CART (Classification and Regression
Trees) uses Gini as the method to evaluate split into data. For a pure
population, the score is 0. This is most useful in noisy data. If the dependent
variable has n number of classes, for each feature, the Gini impurity is
calculated and the one with the lowest impurity is chosen. In the case of
information gain or entropy, after calculating the information gain for each
feature, the one with the highest is selected for the node splitting.

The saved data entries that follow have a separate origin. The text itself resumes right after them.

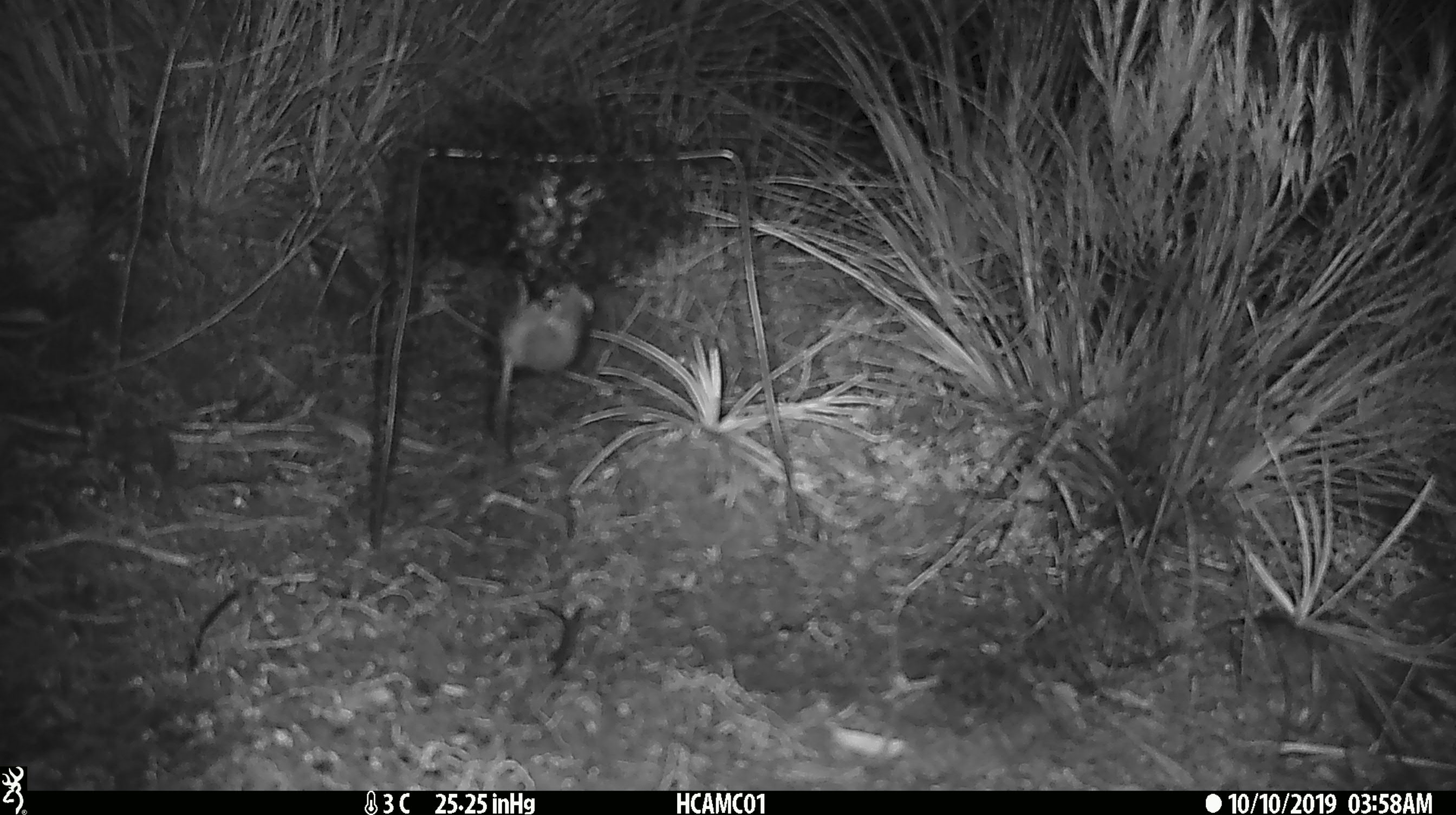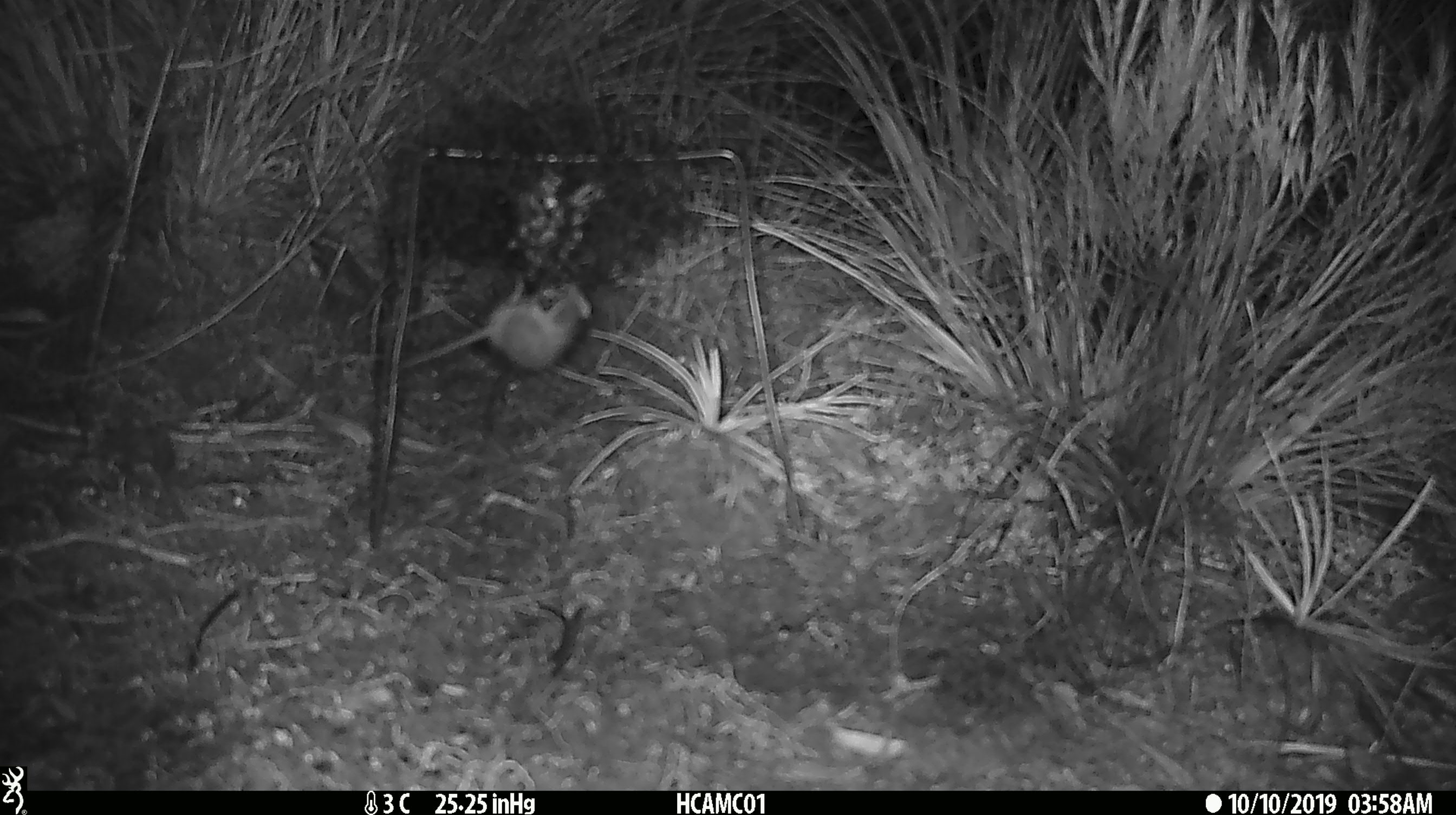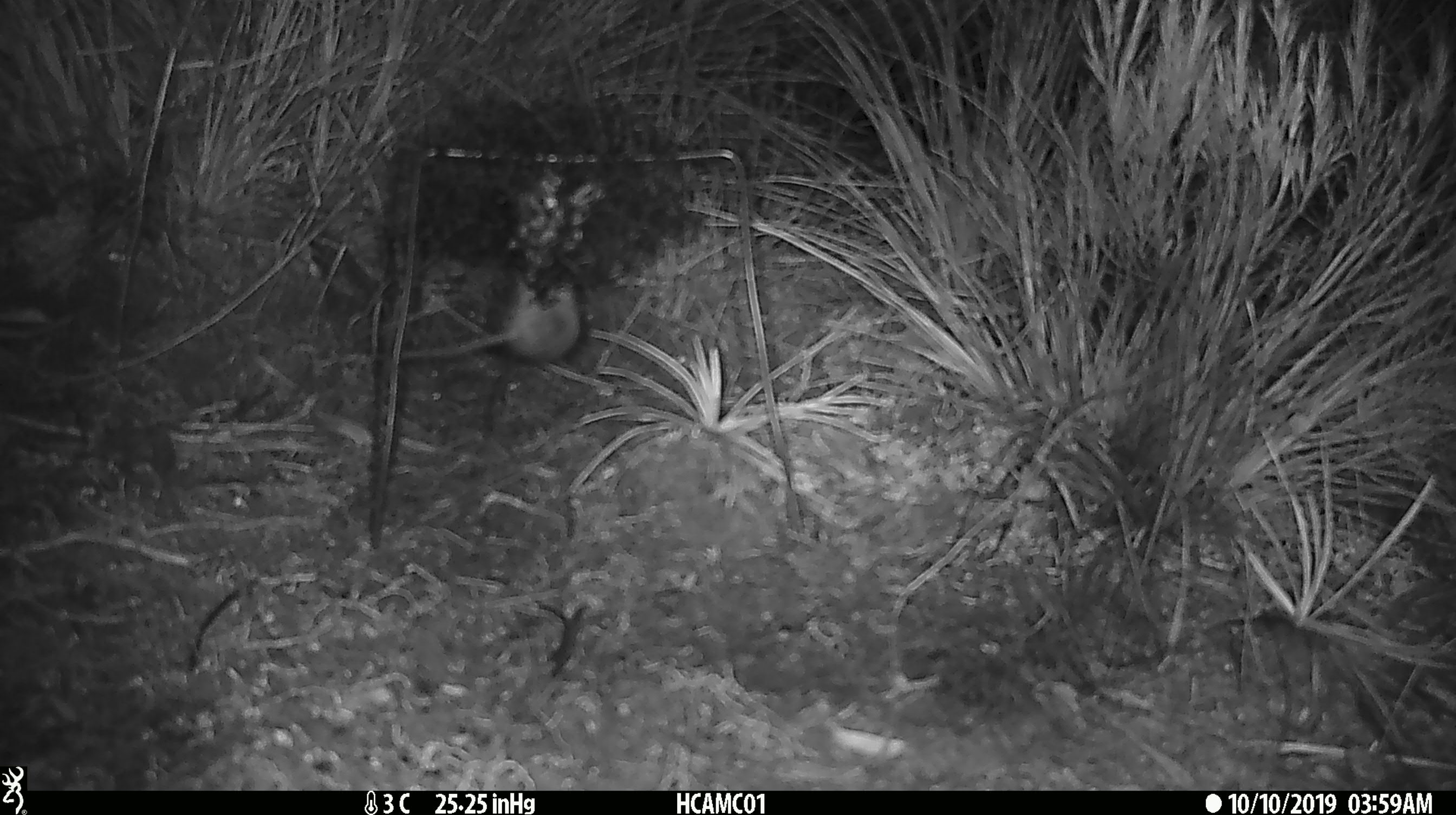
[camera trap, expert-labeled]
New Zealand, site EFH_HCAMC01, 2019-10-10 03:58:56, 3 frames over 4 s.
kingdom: Animalia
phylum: Chordata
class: Mammalia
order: Rodentia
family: Muridae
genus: Mus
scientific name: Mus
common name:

For numerical features, exclusion
points are selected and values less than and higher than the exclusion point
are encoded as ordinal levels. This makes the feature binary. Through n
possible exclusion points, the one which gives maximum information gain or
minimum Gini impurity is selected.
A study for potential diabetes
mellitus created a decision tree to model potential risk for diabetes based on
diet, lifestyle, and past family history of diabetes [3]. Figure
9.2.3 has the decision tree diagram.
Figure 9.2.3 Potential risk for diabetes
using decision tree
If we traverse from top to bottom of
the decision tree across 'nodes', data is automatically filtered as a subset
based on the 'and' condition. For example, let's traverse the right edge of the
tree as Age(>40) -> Work Stress(High) -> Family History(Yes) ->
Diabetes(85). The node and edges can be translated as people with age above 40
and who also have high work stress and family history of other family members
having been diagnosed with diabetes, it is certain that the person will have
diabetes. All the 85 observations falling under this group are diagnosed with
diabetes.
We can scale the Gini index or
entropy at each node so that it adds to 100. It can help us compare between
different subsets of data created with decision tree "AND" rules. We
can narrow down to identify the most and least impactful subsets of data and
rules affecting the dependent variable.